• [Exercise requirements]: Change every "structural column" in the entries below to "support pillar" and write the entries out again with nothing else altered. Leave out the pictures.

________________

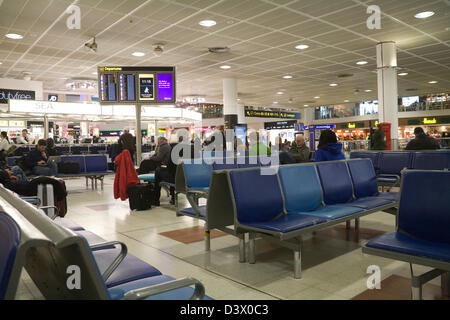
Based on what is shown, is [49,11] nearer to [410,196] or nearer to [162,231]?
[162,231]

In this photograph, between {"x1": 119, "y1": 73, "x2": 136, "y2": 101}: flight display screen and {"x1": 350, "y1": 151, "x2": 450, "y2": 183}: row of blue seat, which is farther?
{"x1": 119, "y1": 73, "x2": 136, "y2": 101}: flight display screen

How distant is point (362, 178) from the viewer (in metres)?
4.78

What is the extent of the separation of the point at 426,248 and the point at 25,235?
2339 millimetres

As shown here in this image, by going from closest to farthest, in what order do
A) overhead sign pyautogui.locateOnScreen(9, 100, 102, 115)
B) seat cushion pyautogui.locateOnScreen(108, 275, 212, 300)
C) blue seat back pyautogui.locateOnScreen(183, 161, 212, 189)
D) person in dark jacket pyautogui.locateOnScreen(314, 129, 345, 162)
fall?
1. seat cushion pyautogui.locateOnScreen(108, 275, 212, 300)
2. person in dark jacket pyautogui.locateOnScreen(314, 129, 345, 162)
3. blue seat back pyautogui.locateOnScreen(183, 161, 212, 189)
4. overhead sign pyautogui.locateOnScreen(9, 100, 102, 115)

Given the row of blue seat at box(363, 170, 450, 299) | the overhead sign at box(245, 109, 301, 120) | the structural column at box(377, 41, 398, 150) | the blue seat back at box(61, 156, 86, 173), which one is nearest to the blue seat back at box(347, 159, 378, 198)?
the row of blue seat at box(363, 170, 450, 299)

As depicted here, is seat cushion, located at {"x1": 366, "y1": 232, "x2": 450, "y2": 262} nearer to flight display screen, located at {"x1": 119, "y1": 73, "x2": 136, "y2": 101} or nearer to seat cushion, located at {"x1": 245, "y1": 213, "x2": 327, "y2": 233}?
seat cushion, located at {"x1": 245, "y1": 213, "x2": 327, "y2": 233}

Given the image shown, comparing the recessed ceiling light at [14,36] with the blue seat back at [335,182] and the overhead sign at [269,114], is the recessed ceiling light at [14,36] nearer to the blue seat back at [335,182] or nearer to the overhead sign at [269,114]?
the blue seat back at [335,182]

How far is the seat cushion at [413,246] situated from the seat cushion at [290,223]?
0.71m

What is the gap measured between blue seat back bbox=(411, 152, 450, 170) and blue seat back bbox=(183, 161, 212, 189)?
3.98 m

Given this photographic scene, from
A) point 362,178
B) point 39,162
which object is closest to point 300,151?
point 362,178

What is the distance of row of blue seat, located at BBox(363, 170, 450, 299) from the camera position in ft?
7.59

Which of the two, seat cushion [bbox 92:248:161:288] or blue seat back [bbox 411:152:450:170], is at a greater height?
blue seat back [bbox 411:152:450:170]

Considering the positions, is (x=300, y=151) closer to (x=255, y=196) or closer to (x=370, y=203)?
(x=370, y=203)

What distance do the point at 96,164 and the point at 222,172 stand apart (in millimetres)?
7364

________________

• [Task response]:
Based on what is shown, is [49,11] nearer to [410,196] or nearer to [162,231]?
[162,231]

In this photograph, between {"x1": 119, "y1": 73, "x2": 136, "y2": 101}: flight display screen and {"x1": 350, "y1": 151, "x2": 450, "y2": 183}: row of blue seat, which is farther?
{"x1": 119, "y1": 73, "x2": 136, "y2": 101}: flight display screen

How distant is point (362, 178) from the viewer (in metres)?
4.78

What is the extent of the separation of the point at 426,248 and the point at 25,235?
2339 millimetres

As shown here in this image, by going from closest to farthest, in what order do
A) overhead sign pyautogui.locateOnScreen(9, 100, 102, 115)
B) seat cushion pyautogui.locateOnScreen(108, 275, 212, 300)
C) blue seat back pyautogui.locateOnScreen(183, 161, 212, 189)
D) person in dark jacket pyautogui.locateOnScreen(314, 129, 345, 162)
fall?
1. seat cushion pyautogui.locateOnScreen(108, 275, 212, 300)
2. person in dark jacket pyautogui.locateOnScreen(314, 129, 345, 162)
3. blue seat back pyautogui.locateOnScreen(183, 161, 212, 189)
4. overhead sign pyautogui.locateOnScreen(9, 100, 102, 115)

Given the row of blue seat at box(363, 170, 450, 299) | the overhead sign at box(245, 109, 301, 120) | the support pillar at box(377, 41, 398, 150) | the blue seat back at box(61, 156, 86, 173), which one is nearest to the blue seat back at box(347, 159, 378, 198)?
the row of blue seat at box(363, 170, 450, 299)

As depicted here, is seat cushion, located at {"x1": 366, "y1": 232, "x2": 450, "y2": 262} nearer to flight display screen, located at {"x1": 119, "y1": 73, "x2": 136, "y2": 101} or nearer to seat cushion, located at {"x1": 245, "y1": 213, "x2": 327, "y2": 233}?
seat cushion, located at {"x1": 245, "y1": 213, "x2": 327, "y2": 233}

Given the image shown, comparing the recessed ceiling light at [14,36] with the blue seat back at [335,182] and the overhead sign at [269,114], is the recessed ceiling light at [14,36] nearer to the blue seat back at [335,182] or nearer to the overhead sign at [269,114]?
the blue seat back at [335,182]

How far is the seat cushion at [413,246] situated from the seat cushion at [290,223]?
0.71m

What is the gap measured between blue seat back bbox=(411, 152, 450, 170) and blue seat back bbox=(183, 161, 212, 189)?
3.98 m

Given this photographic scene, from
A) point 362,178
B) point 39,162
which object is closest to point 300,151?
point 362,178

What is the distance of row of blue seat, located at BBox(363, 170, 450, 299) from the camera position in ft?
7.59

Which of the two, seat cushion [bbox 92:248:161:288] or blue seat back [bbox 411:152:450:170], is at a greater height?
blue seat back [bbox 411:152:450:170]

Considering the positions, is (x=300, y=151) closer to (x=255, y=196) or closer to (x=370, y=203)?
(x=370, y=203)

What distance do the point at 96,164 and the point at 222,172 stand apart (in millimetres)?
7364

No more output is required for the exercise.